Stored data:

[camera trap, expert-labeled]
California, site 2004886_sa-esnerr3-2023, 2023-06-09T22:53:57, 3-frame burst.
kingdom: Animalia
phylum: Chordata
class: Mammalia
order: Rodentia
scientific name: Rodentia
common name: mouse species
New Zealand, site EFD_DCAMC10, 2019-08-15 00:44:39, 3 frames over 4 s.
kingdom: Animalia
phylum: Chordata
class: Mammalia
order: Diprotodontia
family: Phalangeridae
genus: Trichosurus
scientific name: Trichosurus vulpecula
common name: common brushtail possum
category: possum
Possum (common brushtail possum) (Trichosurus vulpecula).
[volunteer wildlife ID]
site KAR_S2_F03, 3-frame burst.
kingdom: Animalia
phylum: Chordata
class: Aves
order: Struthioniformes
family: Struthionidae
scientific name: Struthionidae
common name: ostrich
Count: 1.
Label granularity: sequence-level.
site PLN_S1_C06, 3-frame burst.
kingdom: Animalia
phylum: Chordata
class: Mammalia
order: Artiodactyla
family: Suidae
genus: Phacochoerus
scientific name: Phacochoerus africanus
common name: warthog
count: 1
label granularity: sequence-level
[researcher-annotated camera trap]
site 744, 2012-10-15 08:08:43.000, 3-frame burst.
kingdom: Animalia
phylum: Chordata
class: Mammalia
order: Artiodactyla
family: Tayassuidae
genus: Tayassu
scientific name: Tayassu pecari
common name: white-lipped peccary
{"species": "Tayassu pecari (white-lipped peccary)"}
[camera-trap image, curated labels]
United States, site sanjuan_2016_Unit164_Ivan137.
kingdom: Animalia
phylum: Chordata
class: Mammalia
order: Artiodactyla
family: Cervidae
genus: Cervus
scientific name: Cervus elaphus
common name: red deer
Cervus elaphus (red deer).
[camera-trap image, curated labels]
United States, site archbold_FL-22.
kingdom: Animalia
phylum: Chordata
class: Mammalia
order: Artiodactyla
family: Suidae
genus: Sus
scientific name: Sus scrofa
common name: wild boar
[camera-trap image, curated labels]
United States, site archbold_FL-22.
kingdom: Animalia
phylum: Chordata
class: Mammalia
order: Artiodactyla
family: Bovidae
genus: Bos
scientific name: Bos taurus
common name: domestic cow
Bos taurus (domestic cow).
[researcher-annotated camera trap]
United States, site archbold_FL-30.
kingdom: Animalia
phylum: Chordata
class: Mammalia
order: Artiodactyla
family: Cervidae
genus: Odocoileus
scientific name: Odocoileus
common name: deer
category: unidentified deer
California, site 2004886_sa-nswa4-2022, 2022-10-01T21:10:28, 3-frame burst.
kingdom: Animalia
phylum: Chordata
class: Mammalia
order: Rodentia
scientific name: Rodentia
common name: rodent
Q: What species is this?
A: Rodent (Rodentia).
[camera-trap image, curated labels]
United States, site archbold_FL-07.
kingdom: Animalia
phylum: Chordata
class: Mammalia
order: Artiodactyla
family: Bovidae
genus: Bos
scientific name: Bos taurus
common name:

:: WHAT TO PRODUCE ::
Restate, please, word for word the span of records running from the first line to the line bearing "scientific name: Sus scrofa", both included, and nothing outside it.

:: WRITTEN RESPONSE ::
[camera trap, expert-labeled]
California, site 2004886_sa-esnerr3-2023, 2023-06-09T22:53:57, 3-frame burst.
kingdom: Animalia
phylum: Chordata
class: Mammalia
order: Rodentia
scientific name: Rodentia
common name: mouse species
New Zealand, site EFD_DCAMC10, 2019-08-15 00:44:39, 3 frames over 4 s.
kingdom: Animalia
phylum: Chordata
class: Mammalia
order: Diprotodontia
family: Phalangeridae
genus: Trichosurus
scientific name: Trichosurus vulpecula
common name: common brushtail possum
category: possum
Possum (common brushtail possum) (Trichosurus vulpecula).
[volunteer wildlife ID]
site KAR_S2_F03, 3-frame burst.
kingdom: Animalia
phylum: Chordata
class: Aves
order: Struthioniformes
family: Struthionidae
scientific name: Struthionidae
common name: ostrich
Count: 1.
Label granularity: sequence-level.
site PLN_S1_C06, 3-frame burst.
kingdom: Animalia
phylum: Chordata
class: Mammalia
order: Artiodactyla
family: Suidae
genus: Phacochoerus
scientific name: Phacochoerus africanus
common name: warthog
count: 1
label granularity: sequence-level
[researcher-annotated camera trap]
site 744, 2012-10-15 08:08:43.000, 3-frame burst.
kingdom: Animalia
phylum: Chordata
class: Mammalia
order: Artiodactyla
family: Tayassuidae
genus: Tayassu
scientific name: Tayassu pecari
common name: white-lipped peccary
{"species": "Tayassu pecari (white-lipped peccary)"}
[camera-trap image, curated labels]
United States, site sanjuan_2016_Unit164_Ivan137.
kingdom: Animalia
phylum: Chordata
class: Mammalia
order: Artiodactyla
family: Cervidae
genus: Cervus
scientific name: Cervus elaphus
common name: red deer
Cervus elaphus (red deer).
[camera-trap image, curated labels]
United States, site archbold_FL-22.
kingdom: Animalia
phylum: Chordata
class: Mammalia
order: Artiodactyla
family: Suidae
genus: Sus
scientific name: Sus scrofa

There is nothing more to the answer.